Music video for context of why I titled this post the way I did.
I am 100% curious by nature. Sometimes a smidge more than 100% and my mother can vouch because she raised me and has had to deal with my incessant questions in conversations since I was a wee one. Maybe not my first word, but I wouldn’t doubt it if my first full sentence was a question.
Also by nature, I have falling outs with friends and people. Sometimes my fault, sometimes theirs, sometimes both and sometimes just misunderstandings that never get corrected. But the sense of wanting to know how they are doing never wavers. I may not want them in my life and vice versa, but I want to know how they are in a completely neutral respect. With today’s social media, I am able to do that.
I may not be P.I. level, but having grown up with the internet, I am pretty damn good at finding out the need to know, or just the casual curiosities. And just so we are on the same page, I have never stumbled upon information that wasn’t made public. I don’t hack or do anything intrusive like that. One avenue this post could go is the debate on if looking someone up is offensive or weird or if it’s the social norm of this age. I lean toward social norm because of the information being public. If you have a record and are mad I found it through a Google search, jokes on you buddy – maybe you shouldn’t have gotten the record. But that’s not the avenue for today. Today is a little different.
The short version (so I can get to what I really want to discuss) is I checked a social media page of a former friend. The quick back story is that we have had intense friendships with equally intense falling outs. The first falling out was caused by my sister who was friends with her first. We reconnected after a while and hid the friendship from my sister. The second fallout happened when she was abusing opioids. I had to walk away because I was unable to help her. We made up a year or so later and she seemed better until she got sick again and started using again. She went to a facility and was back and forth on the idea of being an addict. When she got out, she was texting me about a fight she was having with someone close to her. She had been unhappy since she got back. I told her that she needed to take a step back because with everyone in her life they were always either really great or really awful. Her thinking was black and white. She didn’t like that and made it very clear with colorful language – and that’s the last we spoke.

(RECORDS SHOWN):
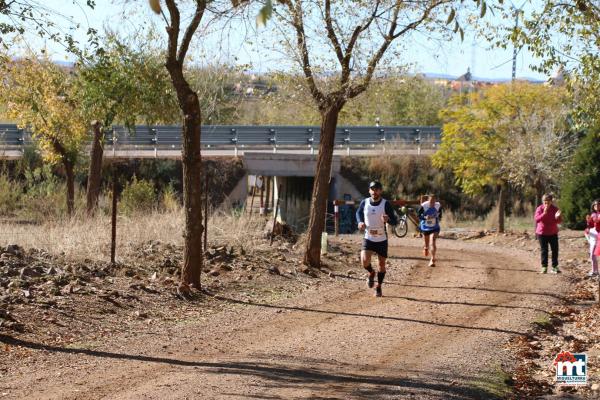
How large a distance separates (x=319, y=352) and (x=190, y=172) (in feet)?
15.6

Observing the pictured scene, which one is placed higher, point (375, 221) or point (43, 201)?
point (375, 221)

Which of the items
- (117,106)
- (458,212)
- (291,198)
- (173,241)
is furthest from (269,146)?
(117,106)

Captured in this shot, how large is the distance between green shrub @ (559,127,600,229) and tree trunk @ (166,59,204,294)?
18872 mm

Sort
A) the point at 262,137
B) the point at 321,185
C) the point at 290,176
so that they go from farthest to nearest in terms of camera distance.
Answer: the point at 262,137 < the point at 290,176 < the point at 321,185

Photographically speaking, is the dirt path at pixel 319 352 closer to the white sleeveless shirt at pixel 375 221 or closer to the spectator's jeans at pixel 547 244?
the white sleeveless shirt at pixel 375 221

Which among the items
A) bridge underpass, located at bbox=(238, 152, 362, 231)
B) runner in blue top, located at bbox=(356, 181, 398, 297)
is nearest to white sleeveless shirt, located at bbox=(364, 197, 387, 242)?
runner in blue top, located at bbox=(356, 181, 398, 297)

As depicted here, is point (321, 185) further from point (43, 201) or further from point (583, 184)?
point (583, 184)

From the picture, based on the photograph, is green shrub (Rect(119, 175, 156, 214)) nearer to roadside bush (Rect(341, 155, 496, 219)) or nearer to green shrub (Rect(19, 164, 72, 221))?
green shrub (Rect(19, 164, 72, 221))

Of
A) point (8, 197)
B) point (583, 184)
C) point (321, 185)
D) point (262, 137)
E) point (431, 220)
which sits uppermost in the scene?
point (262, 137)

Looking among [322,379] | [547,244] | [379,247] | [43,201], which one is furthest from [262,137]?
[322,379]

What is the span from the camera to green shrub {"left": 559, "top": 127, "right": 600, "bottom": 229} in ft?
102

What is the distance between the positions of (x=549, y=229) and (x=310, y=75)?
6103 mm

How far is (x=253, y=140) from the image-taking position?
49.2 metres

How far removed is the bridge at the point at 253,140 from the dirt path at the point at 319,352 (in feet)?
93.4
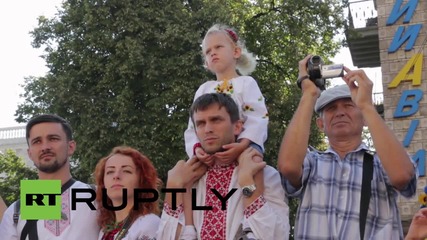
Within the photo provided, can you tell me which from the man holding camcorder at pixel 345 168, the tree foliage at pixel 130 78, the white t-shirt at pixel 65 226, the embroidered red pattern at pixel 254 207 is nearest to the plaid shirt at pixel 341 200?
the man holding camcorder at pixel 345 168

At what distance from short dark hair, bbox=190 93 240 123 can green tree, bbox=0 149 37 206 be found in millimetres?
13997

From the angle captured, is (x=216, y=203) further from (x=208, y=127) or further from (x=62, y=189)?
(x=62, y=189)

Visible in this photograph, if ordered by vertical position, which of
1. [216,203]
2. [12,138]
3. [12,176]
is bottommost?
[216,203]

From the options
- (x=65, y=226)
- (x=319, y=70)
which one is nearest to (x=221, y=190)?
(x=319, y=70)

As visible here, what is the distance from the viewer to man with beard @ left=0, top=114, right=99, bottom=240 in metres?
4.08

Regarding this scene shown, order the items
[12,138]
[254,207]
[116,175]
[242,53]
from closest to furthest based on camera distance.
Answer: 1. [254,207]
2. [116,175]
3. [242,53]
4. [12,138]

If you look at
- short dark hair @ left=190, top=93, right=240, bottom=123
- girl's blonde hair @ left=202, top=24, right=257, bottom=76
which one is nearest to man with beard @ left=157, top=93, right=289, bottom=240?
short dark hair @ left=190, top=93, right=240, bottom=123

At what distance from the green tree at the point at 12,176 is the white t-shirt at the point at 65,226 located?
43.2 feet

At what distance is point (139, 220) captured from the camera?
3963 mm

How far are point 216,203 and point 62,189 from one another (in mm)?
1078

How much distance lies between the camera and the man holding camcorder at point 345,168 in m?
3.47

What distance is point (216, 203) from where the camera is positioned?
368cm

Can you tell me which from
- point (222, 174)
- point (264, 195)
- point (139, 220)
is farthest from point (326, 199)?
point (139, 220)

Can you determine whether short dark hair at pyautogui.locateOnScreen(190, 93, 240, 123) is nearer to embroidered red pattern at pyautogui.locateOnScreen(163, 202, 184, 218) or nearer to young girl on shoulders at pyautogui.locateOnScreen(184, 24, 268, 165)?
young girl on shoulders at pyautogui.locateOnScreen(184, 24, 268, 165)
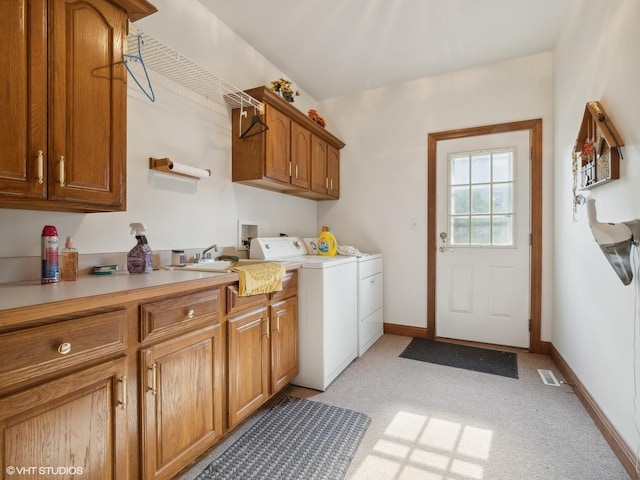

(INSTRUCTIONS FOR THE TASK):
Write the next part of the personal essay above about looking up a former friend on social media, beginning after its last sentence.

(ANSWER FOR THIS EXERCISE):
She now has been updating about dealing with multiple mental health issues and substance abuse.
I feel guilty. I know she’s going through that period where it’s back and forth on what she does or doesn’t have and what she will accept vs. what she won’t. I feel guilty because when I was first diagnosed with a mental health condition, I had people I thought were going to be with me no matter what vanish into thin air. One person even told a mutual friend of ours that she didn’t want her child around me. I know what it feels like to be left behind because of having a mental disorder.
Maybe she doesn’t care. Maybe I wasn’t to her what my once friends were to me. Maybe I am painting her with the same brush that I painted myself with.
I feel guilty because I am healthy and at a good place in my life and I don’t feel strong enough to be there for her. I don’t feel I could withstand the ups and the downs she’s going through on any given day.
But I miss her. And I hope she finds solace.